▸ Exercise data
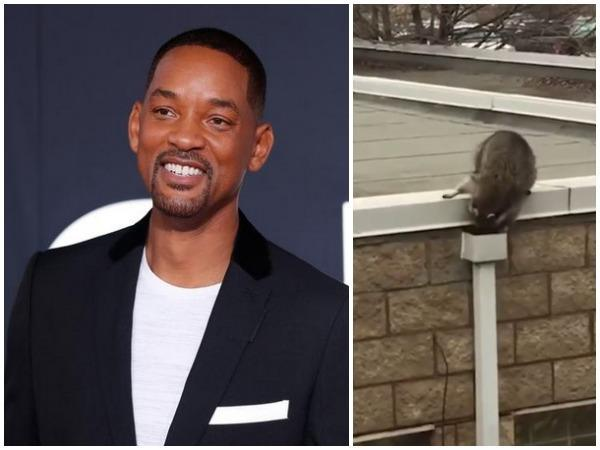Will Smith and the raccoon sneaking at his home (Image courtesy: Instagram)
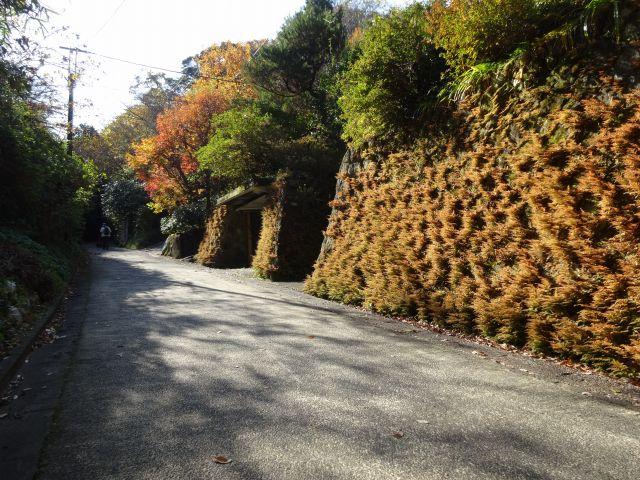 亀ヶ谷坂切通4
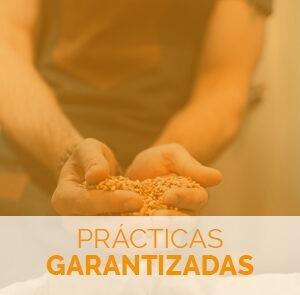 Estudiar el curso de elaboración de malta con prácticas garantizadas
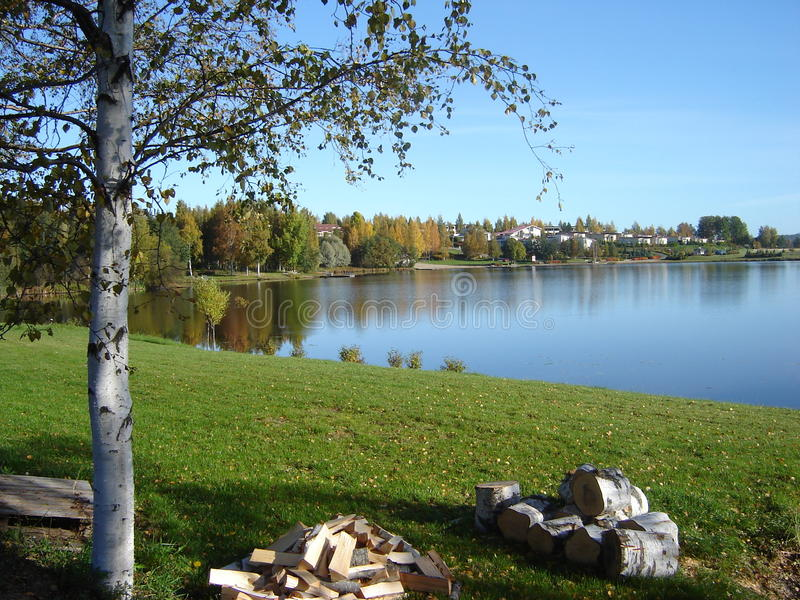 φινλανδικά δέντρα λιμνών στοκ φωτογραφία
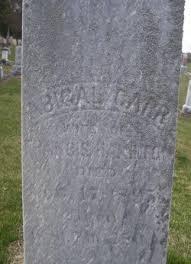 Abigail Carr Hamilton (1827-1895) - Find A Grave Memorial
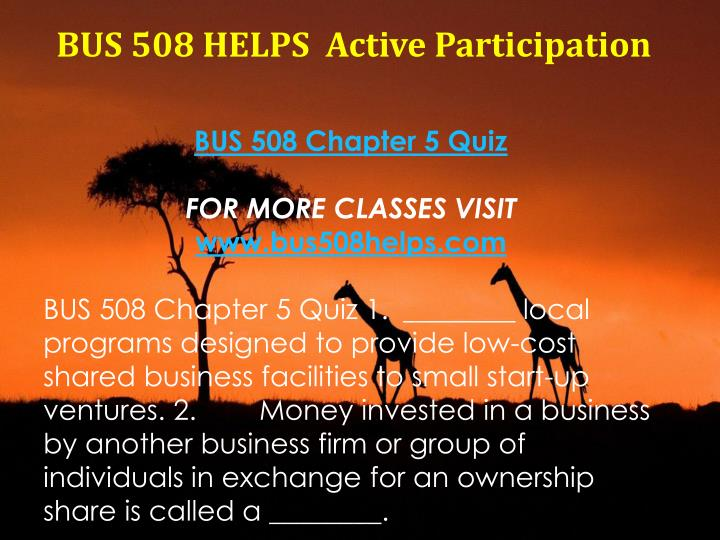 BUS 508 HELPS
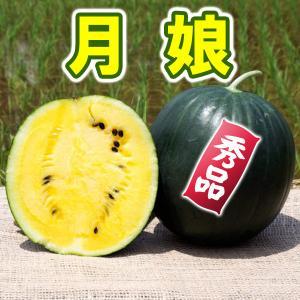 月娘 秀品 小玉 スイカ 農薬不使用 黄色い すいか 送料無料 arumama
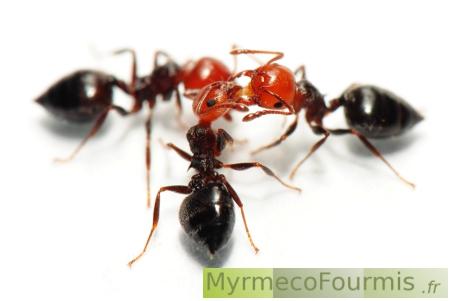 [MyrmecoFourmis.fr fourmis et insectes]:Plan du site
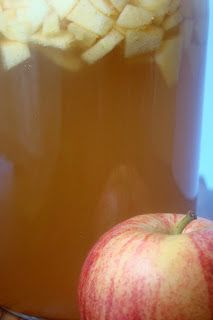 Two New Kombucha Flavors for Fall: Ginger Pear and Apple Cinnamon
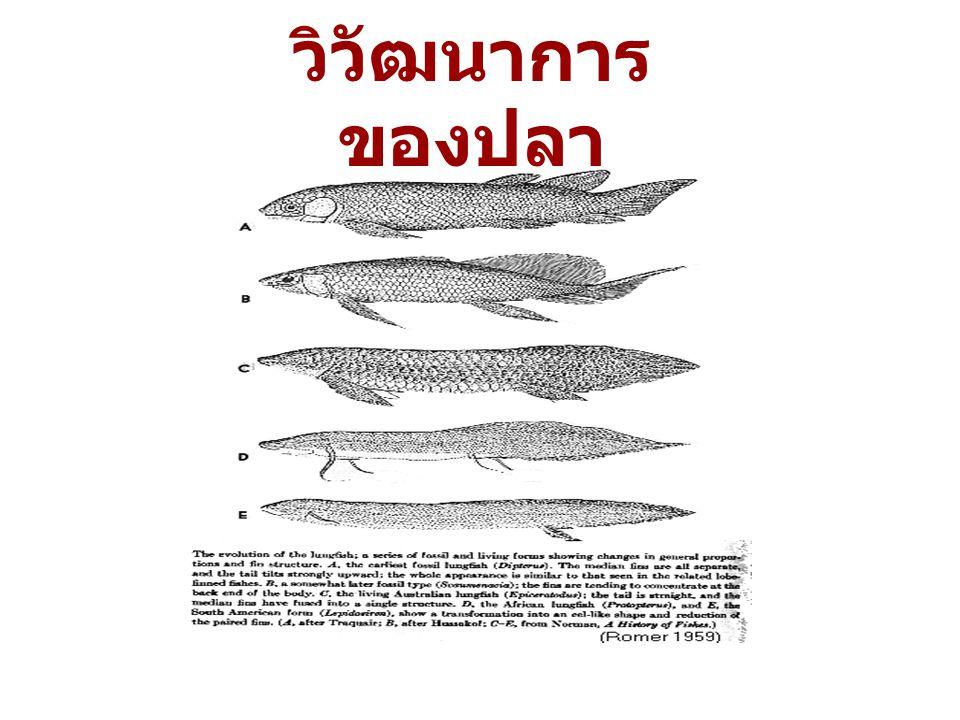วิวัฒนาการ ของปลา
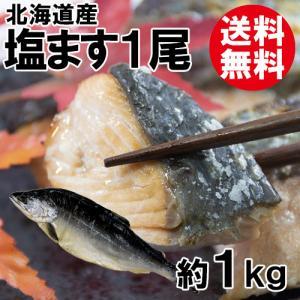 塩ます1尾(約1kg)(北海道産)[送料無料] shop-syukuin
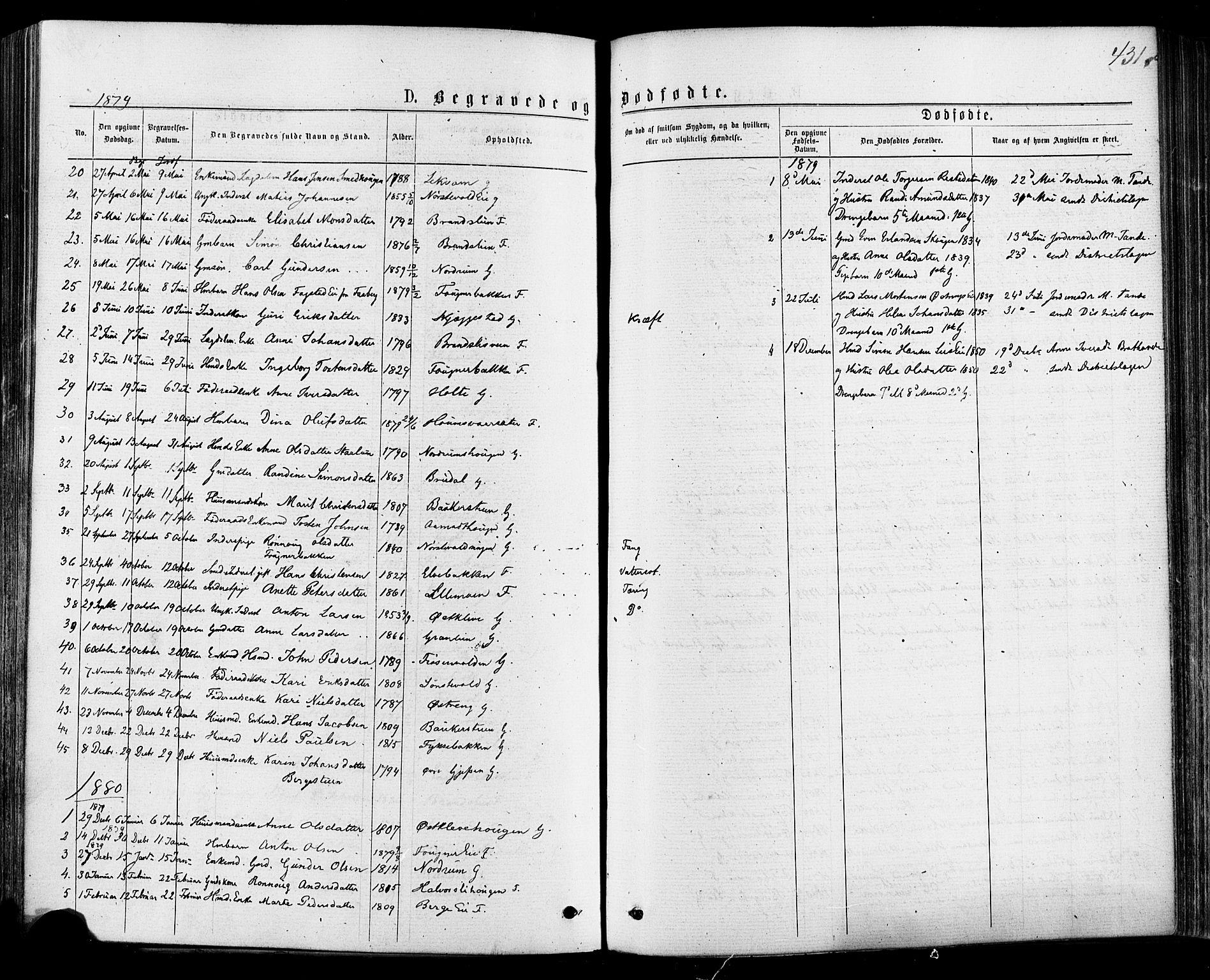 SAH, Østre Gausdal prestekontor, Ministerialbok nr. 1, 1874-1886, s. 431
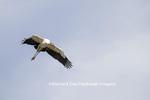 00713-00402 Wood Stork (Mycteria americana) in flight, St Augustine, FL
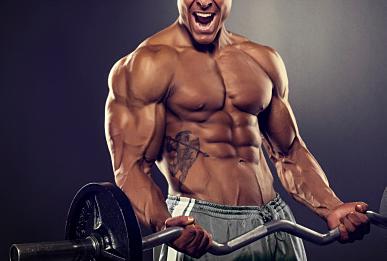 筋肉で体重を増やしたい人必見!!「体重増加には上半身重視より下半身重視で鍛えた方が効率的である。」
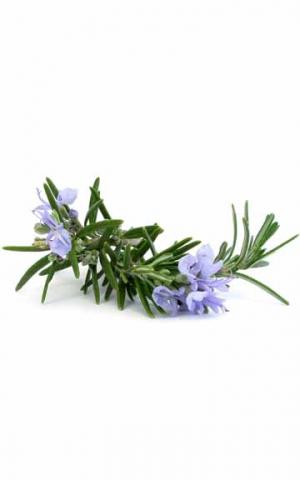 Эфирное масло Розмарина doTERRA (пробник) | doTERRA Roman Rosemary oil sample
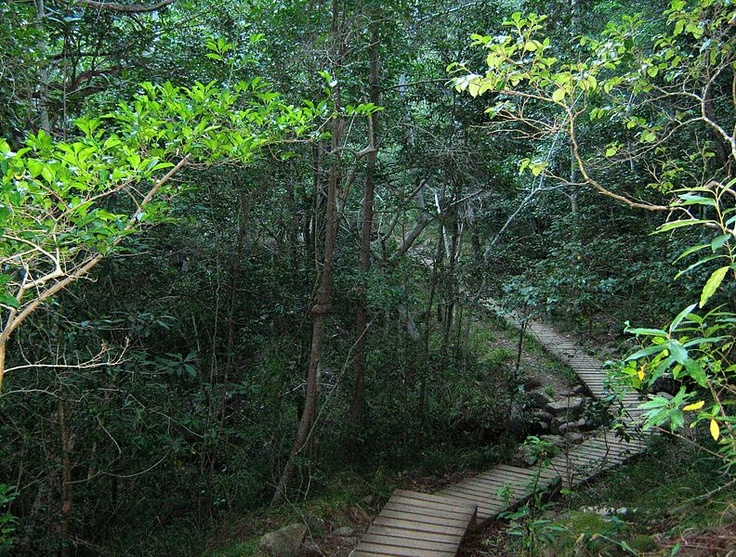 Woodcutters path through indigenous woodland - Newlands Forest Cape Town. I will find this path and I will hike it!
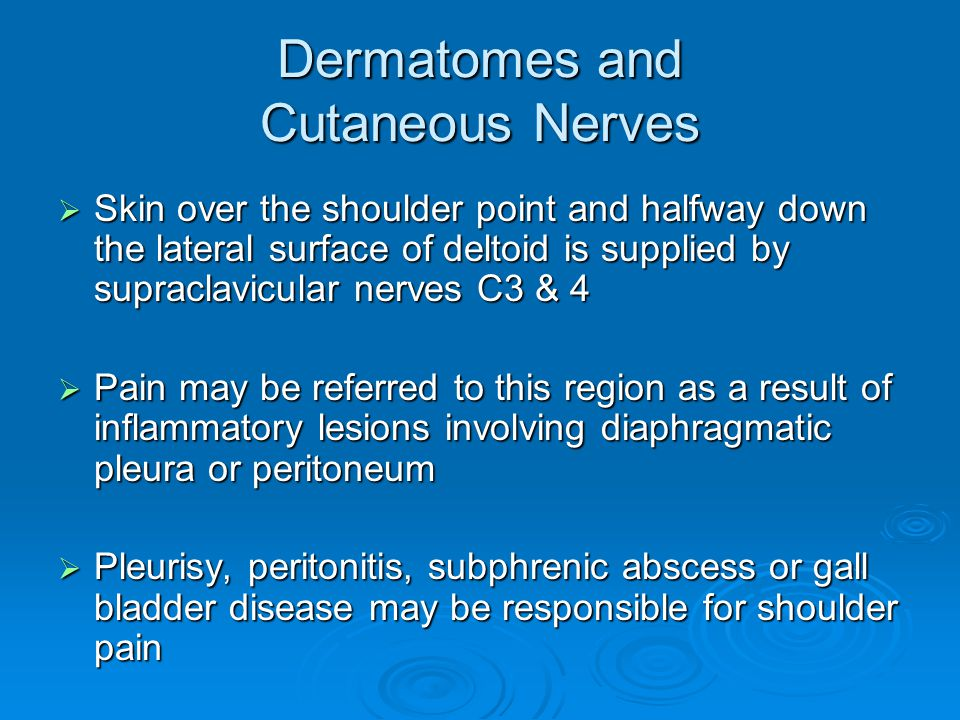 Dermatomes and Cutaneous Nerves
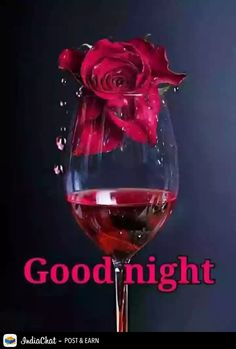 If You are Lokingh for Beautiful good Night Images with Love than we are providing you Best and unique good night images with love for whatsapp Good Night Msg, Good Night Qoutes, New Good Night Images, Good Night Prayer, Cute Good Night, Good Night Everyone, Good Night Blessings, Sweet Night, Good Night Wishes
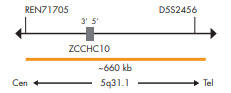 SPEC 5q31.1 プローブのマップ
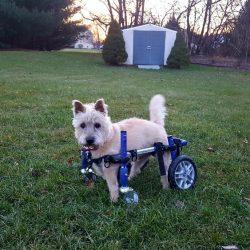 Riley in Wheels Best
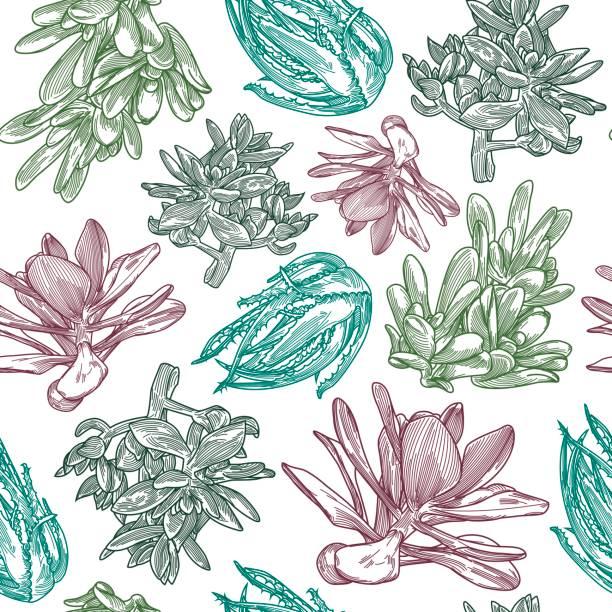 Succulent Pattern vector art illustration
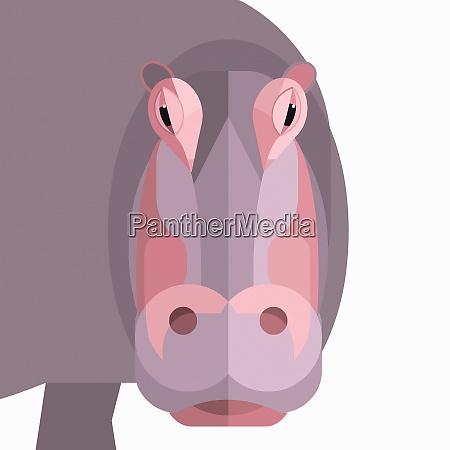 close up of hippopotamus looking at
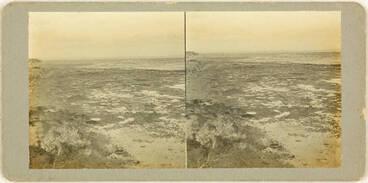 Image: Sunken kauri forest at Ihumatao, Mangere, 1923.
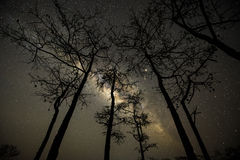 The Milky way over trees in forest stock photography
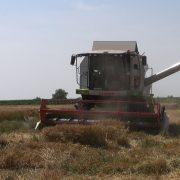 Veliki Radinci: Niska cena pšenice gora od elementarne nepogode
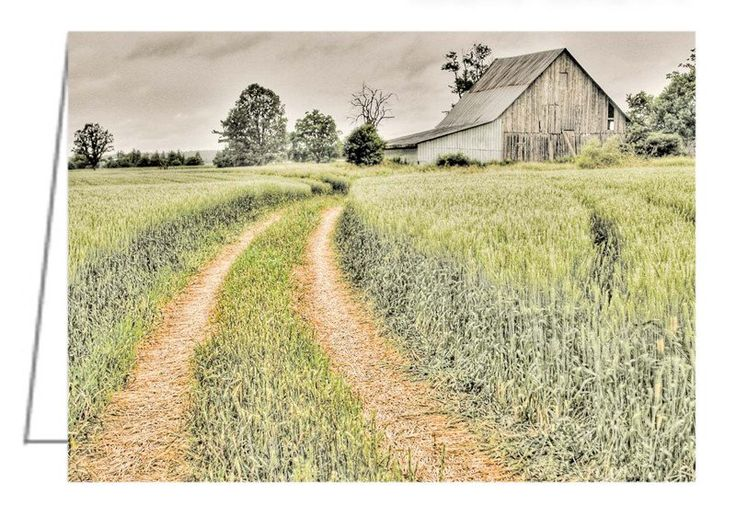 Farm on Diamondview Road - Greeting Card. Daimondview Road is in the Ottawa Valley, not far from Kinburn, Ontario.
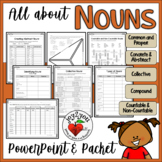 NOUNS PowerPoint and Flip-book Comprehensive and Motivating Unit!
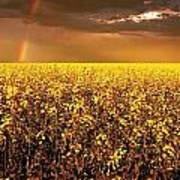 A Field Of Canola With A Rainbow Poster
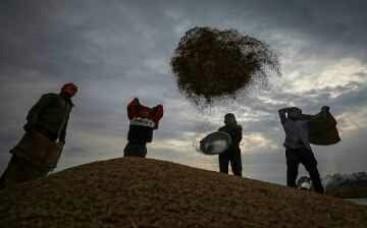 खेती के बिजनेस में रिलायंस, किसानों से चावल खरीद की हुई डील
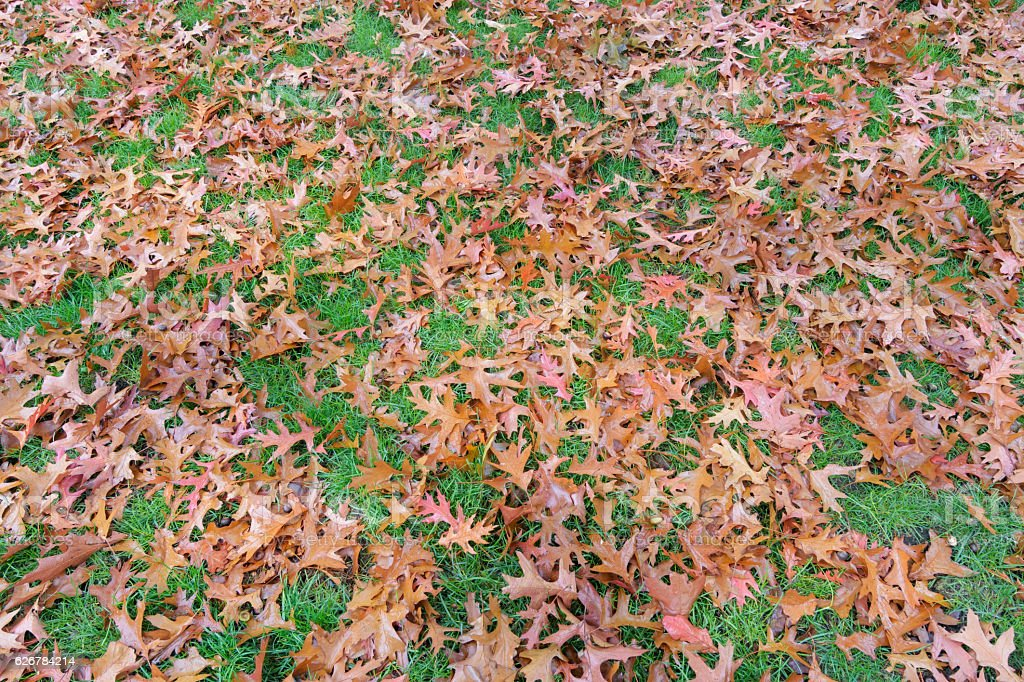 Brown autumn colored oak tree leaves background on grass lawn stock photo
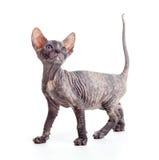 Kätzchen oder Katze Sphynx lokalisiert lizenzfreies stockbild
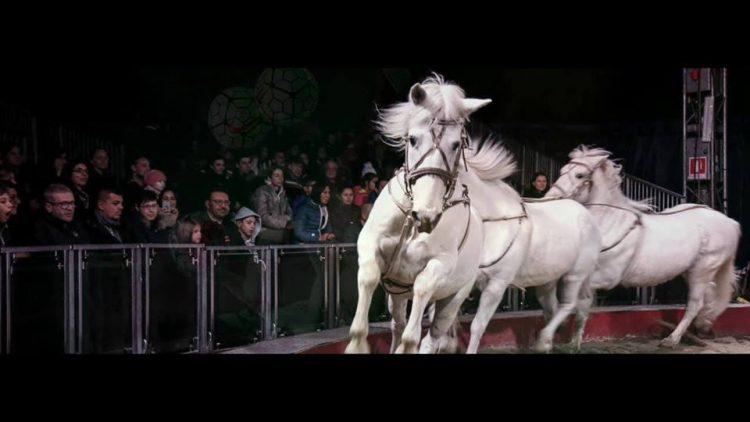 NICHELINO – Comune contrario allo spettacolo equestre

▸ Task prompt
Starting with the line that contains "Image: Sunken kauri", repeat each line exactly through the last line of the data above, and nothing more; the pictures stay out.

▸ Solution
 Image: Sunken kauri forest at Ihumatao, Mangere, 1923.
 The Milky way over trees in forest stock photography
 Veliki Radinci: Niska cena pšenice gora od elementarne nepogode
 Farm on Diamondview Road - Greeting Card. Daimondview Road is in the Ottawa Valley, not far from Kinburn, Ontario.
 NOUNS PowerPoint and Flip-book Comprehensive and Motivating Unit!
 A Field Of Canola With A Rainbow Poster
 खेती के बिजनेस में रिलायंस, किसानों से चावल खरीद की हुई डील
 Brown autumn colored oak tree leaves background on grass lawn stock photo
 Kätzchen oder Katze Sphynx lokalisiert lizenzfreies stockbild
 NICHELINO – Comune contrario allo spettacolo equestre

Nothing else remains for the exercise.